--- Given entries ---

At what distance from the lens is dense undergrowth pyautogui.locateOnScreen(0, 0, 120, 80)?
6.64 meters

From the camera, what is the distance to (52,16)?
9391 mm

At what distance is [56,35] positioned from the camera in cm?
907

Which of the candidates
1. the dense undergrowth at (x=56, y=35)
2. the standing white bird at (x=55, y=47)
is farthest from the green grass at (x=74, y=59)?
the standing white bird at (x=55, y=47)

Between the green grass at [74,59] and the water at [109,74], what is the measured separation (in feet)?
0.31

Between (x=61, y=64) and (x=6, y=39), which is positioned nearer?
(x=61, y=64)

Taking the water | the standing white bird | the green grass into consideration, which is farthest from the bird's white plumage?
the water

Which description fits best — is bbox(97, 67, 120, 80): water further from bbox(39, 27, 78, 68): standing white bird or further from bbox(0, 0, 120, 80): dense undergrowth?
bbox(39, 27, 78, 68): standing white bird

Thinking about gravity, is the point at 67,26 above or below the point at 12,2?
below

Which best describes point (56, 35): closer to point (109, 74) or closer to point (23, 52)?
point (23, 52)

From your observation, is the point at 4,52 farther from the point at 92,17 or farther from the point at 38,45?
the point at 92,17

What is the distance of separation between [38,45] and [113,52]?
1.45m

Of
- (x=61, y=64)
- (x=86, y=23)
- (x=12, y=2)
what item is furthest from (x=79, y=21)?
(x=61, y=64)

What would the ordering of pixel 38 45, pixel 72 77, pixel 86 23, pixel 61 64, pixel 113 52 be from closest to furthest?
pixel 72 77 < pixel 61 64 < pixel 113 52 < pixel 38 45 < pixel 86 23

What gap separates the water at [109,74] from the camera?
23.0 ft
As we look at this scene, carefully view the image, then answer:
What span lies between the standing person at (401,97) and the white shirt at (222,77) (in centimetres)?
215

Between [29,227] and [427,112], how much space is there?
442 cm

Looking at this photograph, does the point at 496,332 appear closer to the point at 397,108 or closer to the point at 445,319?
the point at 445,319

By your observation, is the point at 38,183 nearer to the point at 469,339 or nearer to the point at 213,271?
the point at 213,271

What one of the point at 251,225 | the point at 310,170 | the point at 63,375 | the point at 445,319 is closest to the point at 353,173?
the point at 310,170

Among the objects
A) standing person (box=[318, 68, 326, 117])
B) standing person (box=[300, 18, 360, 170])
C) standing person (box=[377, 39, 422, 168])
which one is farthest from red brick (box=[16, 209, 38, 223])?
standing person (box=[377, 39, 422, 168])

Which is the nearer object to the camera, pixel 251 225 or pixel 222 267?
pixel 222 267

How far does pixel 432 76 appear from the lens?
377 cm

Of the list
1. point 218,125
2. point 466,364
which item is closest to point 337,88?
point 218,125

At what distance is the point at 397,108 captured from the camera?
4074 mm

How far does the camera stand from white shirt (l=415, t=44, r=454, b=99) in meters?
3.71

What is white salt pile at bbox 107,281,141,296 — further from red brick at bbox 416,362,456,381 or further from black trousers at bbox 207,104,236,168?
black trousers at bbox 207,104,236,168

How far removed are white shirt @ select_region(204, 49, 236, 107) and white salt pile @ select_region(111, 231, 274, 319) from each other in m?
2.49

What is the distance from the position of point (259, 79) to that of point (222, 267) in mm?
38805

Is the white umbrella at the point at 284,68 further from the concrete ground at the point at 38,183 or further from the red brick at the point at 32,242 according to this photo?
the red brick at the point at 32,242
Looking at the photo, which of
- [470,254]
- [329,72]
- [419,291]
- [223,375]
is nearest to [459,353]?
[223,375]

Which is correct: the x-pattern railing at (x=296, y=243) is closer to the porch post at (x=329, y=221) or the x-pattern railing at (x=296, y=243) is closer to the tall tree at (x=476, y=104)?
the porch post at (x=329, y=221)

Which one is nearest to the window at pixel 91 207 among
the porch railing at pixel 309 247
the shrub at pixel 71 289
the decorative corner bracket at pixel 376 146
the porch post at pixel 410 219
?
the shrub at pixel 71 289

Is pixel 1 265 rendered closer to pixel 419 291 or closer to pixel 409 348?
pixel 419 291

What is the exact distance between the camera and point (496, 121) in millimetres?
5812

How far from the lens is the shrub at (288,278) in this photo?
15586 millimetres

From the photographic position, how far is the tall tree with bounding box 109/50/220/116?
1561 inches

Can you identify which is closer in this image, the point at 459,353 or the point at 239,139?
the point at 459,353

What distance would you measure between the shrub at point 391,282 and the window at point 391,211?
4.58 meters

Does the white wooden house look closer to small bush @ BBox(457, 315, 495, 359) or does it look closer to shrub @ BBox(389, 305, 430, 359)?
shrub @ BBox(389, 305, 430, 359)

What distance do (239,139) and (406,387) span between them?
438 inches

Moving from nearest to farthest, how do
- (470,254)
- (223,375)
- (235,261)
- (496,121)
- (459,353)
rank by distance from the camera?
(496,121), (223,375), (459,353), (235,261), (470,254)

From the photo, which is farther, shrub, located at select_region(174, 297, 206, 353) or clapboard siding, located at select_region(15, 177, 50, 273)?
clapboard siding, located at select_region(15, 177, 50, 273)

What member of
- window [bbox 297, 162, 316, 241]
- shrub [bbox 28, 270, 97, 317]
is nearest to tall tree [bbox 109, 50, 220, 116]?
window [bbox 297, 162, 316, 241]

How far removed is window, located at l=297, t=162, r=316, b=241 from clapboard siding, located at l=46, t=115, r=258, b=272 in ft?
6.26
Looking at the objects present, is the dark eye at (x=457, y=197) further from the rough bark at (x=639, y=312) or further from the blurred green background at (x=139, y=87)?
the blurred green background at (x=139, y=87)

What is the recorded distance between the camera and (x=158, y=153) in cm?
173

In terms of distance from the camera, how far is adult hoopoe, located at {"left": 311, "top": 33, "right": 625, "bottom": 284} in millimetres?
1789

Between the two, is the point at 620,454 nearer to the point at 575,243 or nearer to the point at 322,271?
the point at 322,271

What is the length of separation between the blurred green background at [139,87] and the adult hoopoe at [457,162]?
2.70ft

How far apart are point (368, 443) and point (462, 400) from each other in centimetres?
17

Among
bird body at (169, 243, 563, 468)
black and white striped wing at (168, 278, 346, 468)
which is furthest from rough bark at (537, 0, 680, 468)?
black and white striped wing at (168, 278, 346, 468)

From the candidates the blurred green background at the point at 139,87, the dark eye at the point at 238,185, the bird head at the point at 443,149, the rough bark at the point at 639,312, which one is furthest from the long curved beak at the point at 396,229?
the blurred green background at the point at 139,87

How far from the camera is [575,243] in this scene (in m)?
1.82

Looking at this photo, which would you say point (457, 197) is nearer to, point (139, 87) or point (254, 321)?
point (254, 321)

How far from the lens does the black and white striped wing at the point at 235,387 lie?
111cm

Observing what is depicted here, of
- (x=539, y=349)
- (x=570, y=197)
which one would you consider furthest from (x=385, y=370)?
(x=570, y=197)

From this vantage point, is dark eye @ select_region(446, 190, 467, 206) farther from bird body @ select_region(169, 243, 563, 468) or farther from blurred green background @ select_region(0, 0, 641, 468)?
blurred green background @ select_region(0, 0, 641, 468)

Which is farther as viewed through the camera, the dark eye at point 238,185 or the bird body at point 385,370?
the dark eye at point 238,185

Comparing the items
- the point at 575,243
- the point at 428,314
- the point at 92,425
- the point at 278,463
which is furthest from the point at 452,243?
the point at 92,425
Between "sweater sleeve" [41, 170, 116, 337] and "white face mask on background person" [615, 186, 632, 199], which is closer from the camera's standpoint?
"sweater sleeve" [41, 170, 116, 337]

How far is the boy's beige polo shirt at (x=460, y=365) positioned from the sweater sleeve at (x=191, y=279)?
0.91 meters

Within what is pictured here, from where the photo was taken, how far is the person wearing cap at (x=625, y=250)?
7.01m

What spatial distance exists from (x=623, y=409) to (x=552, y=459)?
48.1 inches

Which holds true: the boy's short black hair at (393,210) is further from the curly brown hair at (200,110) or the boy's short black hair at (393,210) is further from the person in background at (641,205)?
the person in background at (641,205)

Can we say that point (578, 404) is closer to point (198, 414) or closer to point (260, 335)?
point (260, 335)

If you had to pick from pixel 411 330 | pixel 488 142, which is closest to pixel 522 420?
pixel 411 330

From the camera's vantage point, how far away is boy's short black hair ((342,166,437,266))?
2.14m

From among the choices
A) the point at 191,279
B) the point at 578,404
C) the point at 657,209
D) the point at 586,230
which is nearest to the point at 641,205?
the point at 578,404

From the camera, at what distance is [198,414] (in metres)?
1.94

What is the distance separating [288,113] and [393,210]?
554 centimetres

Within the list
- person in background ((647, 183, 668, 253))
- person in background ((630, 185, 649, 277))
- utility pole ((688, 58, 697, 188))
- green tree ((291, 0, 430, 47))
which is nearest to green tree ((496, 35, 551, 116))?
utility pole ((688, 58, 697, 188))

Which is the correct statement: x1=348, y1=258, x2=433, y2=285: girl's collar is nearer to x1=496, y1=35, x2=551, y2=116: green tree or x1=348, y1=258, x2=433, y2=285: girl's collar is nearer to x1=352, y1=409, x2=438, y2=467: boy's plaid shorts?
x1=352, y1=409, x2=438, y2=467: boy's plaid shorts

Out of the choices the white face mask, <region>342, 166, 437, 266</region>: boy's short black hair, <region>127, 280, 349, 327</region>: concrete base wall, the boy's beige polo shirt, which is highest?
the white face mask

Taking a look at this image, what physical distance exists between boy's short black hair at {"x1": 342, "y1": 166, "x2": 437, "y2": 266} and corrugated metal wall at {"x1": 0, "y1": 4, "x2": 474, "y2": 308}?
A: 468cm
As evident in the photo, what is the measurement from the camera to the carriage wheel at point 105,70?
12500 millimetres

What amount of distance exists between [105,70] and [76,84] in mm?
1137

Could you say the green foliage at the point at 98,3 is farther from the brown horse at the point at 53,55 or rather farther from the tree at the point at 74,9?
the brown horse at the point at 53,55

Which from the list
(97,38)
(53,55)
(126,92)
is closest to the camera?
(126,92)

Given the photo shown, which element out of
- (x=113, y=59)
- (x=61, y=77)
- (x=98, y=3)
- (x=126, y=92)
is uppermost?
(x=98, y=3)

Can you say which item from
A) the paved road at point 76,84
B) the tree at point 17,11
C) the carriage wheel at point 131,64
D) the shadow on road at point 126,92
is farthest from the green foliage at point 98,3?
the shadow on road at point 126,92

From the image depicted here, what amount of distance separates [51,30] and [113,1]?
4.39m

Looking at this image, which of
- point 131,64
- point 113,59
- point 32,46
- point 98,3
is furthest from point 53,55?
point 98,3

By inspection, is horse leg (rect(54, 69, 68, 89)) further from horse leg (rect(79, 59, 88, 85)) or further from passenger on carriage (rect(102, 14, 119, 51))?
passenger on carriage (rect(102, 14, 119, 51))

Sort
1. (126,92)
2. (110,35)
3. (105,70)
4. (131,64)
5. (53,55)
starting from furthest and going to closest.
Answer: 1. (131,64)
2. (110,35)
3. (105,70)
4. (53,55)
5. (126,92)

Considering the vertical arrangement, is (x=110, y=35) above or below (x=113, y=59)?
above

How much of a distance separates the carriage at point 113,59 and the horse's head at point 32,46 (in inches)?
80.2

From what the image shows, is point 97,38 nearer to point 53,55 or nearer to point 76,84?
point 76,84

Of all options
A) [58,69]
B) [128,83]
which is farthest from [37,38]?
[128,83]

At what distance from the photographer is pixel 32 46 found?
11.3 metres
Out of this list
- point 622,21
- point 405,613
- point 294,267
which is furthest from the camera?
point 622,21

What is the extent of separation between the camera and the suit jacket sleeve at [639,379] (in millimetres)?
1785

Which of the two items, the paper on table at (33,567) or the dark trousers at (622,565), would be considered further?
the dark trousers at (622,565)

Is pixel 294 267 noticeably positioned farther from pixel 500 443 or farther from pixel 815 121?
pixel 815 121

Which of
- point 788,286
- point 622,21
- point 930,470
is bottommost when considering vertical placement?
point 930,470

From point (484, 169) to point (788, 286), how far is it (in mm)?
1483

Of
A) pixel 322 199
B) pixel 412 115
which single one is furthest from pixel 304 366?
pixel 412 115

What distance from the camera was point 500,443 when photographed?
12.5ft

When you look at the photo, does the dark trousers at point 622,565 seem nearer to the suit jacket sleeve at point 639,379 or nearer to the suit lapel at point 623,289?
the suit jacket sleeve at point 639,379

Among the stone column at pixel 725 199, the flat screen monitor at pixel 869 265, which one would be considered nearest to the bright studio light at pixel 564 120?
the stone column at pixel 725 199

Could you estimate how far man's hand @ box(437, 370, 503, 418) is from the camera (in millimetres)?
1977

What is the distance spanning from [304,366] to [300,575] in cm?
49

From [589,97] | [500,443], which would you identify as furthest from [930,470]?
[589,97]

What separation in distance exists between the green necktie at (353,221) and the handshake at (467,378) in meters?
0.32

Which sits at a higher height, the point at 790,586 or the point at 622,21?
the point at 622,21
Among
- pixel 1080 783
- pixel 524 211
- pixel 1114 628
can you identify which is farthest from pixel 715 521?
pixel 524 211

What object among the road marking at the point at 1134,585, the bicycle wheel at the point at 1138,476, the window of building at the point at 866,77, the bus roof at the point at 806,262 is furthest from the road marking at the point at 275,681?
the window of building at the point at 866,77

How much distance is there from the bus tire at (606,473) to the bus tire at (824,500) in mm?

--- Task brief ---
The lines to quote run from the one containing "When you look" through the final line of the material above; please give them exactly, both ends included, and nothing else.

--- Answer to the exercise ---
When you look at the photo, does the dark trousers at point 622,565 seem nearer to the suit jacket sleeve at point 639,379 or nearer to the suit lapel at point 623,289?
the suit jacket sleeve at point 639,379

Among the stone column at pixel 725 199, the flat screen monitor at pixel 869 265, which one would be considered nearest to the bright studio light at pixel 564 120?
the stone column at pixel 725 199

Could you estimate how far man's hand @ box(437, 370, 503, 418) is from the camera (in millimetres)?
1977

What is the distance spanning from [304,366] to [300,575] in cm?
49

From [589,97] | [500,443], which would you identify as furthest from [930,470]?
[589,97]

What separation in distance exists between the green necktie at (353,221) and the handshake at (467,378) in meters?
0.32

Which sits at a higher height, the point at 790,586 or the point at 622,21?
the point at 622,21
Among
- pixel 1080 783
- pixel 524 211
- pixel 1114 628
can you identify which is farthest from pixel 715 521?
pixel 524 211

What object among the road marking at the point at 1134,585, the bicycle wheel at the point at 1138,476, the window of building at the point at 866,77, the bus roof at the point at 806,262 is furthest from the road marking at the point at 275,681?
the window of building at the point at 866,77

How much distance is there from the bus tire at (606,473) to the bus tire at (824,500) in mm?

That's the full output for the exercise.